Texte du document ->
--*--

Quand la charrette de gerbes arrivait sur l’aire, on montait de grands gerbiers pour recevoir toute la moisson: un pour le blé, un pour l’orge et un autre pour l’avoine. Là aussi, il fallait être du métier, tout le monde ne savait pas le faire. On commençait le gerbier à même le sol,  les épis vers l’intérieur. Les charrettes venaient se placer contre le gerbier. Un d'entre nous envoyait les gerbes, un autre les plaçait et construisait le gerbier. Le gerbier fini, avec son toit en pente, ressemblait à une chaumière Normande. 

gerbier de blé fini

 

 Lorsque toutes les gerbes étaient sur l’aire, on commençait à fouler le grain avec le rouleau. On ouvrait les gerbes et les étendait en rond autour du poteau (paou), en les superposant de manière à ce que l’on ne voit que les épis, tout en agrandissant le cercle jusqu’à ce que l’aire soit remplie. Le cheval attelé au rouleau, le tourniquet en place, nous pouvions commencer à fouler (coouqua su l’iëre). Au bout de quelques tours de l’aire et quand les grains se détachaient de l’épi, nous repoussions la paille sur le bord extérieur de l’aire avec une fourche en bois à trois dents, celles qui aujourd’hui servent de décoration dans les maisons. Il nous fallait tourner  dans le même sens que le cheval (à gauche).

Nous prenions chacun une largeur d’environ 50 a 60 centimètres, jusqu’au pied du poteau, en rajoutant des gerbes, toujours en cercle. En quelque sorte, il fallait toujours alimenter le centre par la même quantité de gerbes que l’on sortait  de l’aire.

--*--

Consignes écrites ->
1. Recopiez le passage du texte sur la moisson compris entre « Quand la charrette » et « une chaumière Normande. », ces deux bornes incluses.
2. Poursuivez le texte sur la moisson à partir de sa dernière phrase.

--*--

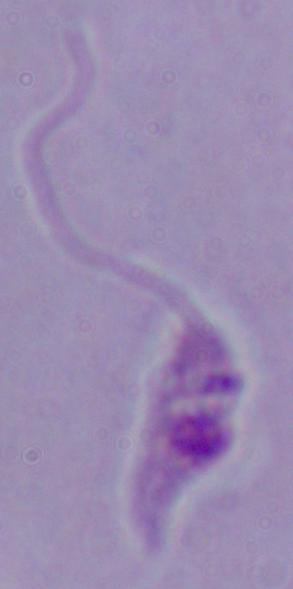
Summary:
  - Magnification: 1000x
  - Identification: Leishmania
  - Modality: micrograph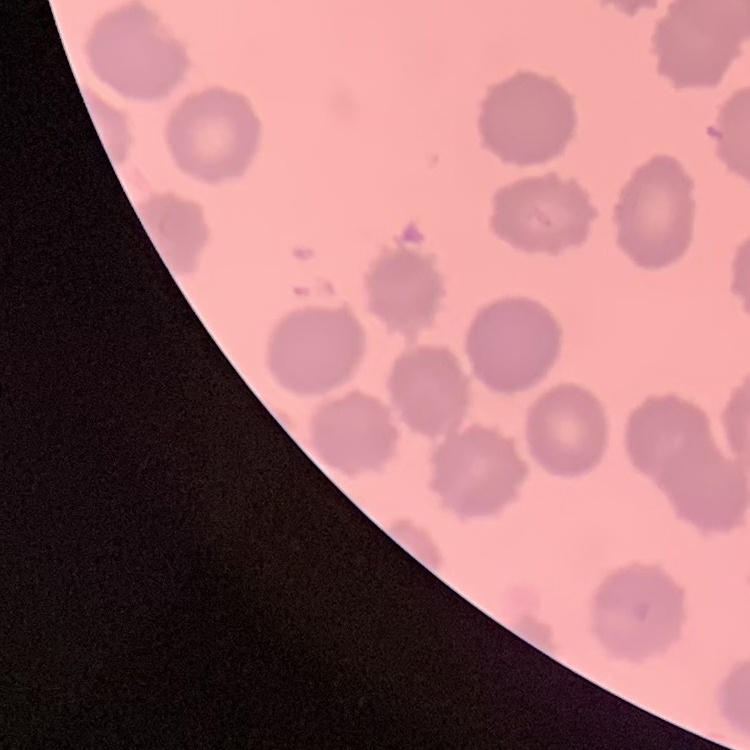

red blood cell morphology = no rouleaux formation
image type = square crop of a larger photomicrograph
preparation = thin blood smear
stain = Field's or GiemsaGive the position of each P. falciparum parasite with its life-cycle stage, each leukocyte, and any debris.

--*--

Résultats des consignes ->
1.
Quand la charrette de gerbes arrivait sur l’aire, on montait de grands gerbiers pour recevoir toute la moisson: un pour le blé, un pour l’orge et un autre pour l’avoine. Là aussi, il fallait être du métier, tout le monde ne savait pas le faire. On commençait le gerbier à même le sol,  les épis vers l’intérieur. Les charrettes venaient se placer contre le gerbier. Un d'entre nous envoyait les gerbes, un autre les plaçait et construisait le gerbier. Le gerbier fini, avec son toit en pente, ressemblait à une chaumière Normande.

2.
Le travail commençait vers dix heures du matin (après avoir fait d’autres travaux ), lorsque le soleil commençait à chauffer, pour que les épis craquent mieux. Nous reprenions l’après midi, vers deux heures, après que les chevaux aient mangé. Le soleil était à son zénith, c’était l’époque où l’heure marchait avec le soleil:  pour nous, pas question de faire la sieste  car il fallait que l’on soit sur l’aire au plus gros de la chaleur. Il nous tombait du feu sur corps, nous avions tous chaud, pas question de rester tête nue: un chapeau de paille ou un gros mouchoir  plus ou moins propre noué aux quatre coins, genre papillote nous protégeait la tête. Le cheval avait aussi son chapeau en toile grise raide, genre bonnet d’âne. Il devait avoir chaud avec les oreilles dans leur étuis. Nous lui mettions aussi un tablier qui lui passait sous le ventre, attaché au bras du rouleau par les quatre coins, pour le protéger des grosses mouches de cheval. A cette époque, il y en avait de très grosses, de la grosseur d’une cigale.

Pour aller plus vite (comme d’habitude) mon père nous faisait mettre deux rouleaux. Le cheval du deuxième rouleau était attaché au cadre du premier, la cadence de travail était double. Nous étions trois à la fourche pour sortir la paille, un de nous pour couper les gerbes (ésternir), sans oublier d’inverser le tourniquet, il fallait toujours avoir un œil dessus. De temps en temps, nous nous arrêtions cinq minutes pour nous mettre à l’ombre du grand tilleul, prés du puits. On buvait un peu d’eau fraîche  et fumait une bonne cigarette  (déjà !!). Un de nous donnait un peu d’eau aux chevaux, et leur mouillait légèrement la tête, souvent avec le plat de ma main. Je tuais les grosses mouches qui étaient contre leur poitrail ou sur leur dos. Ma main était rouge de sang. 

Nous reprenions le travail: tourner la paille derrière les deux rouleaux. Vers la fin de la journée, il y avait, sur le bord de l’aire, une hauteur de paille qui dépassait souvent un mètre. Il fallait construire un paillé, aux alentours de l’aire, avec la paille d’orge et de blé. Ce paillé était fait avec précaution car il restait là toute l’année pour les besoins de la ferme. Il ne fallait pas que la pluie y pénètre sinon la paille pourrissait. Pour que le vent n'emporte pas le paillé, nous passions de longs fils de fers par-dessus et qui retombaient sur les cotés. Aux extrémités, on accrochait de grosses pierres ou de lourdes barres de fer. Mélangée avec un peu de foin, la paille d’avoine était mise à part pour nourrir les chevaux pendant l’hiver.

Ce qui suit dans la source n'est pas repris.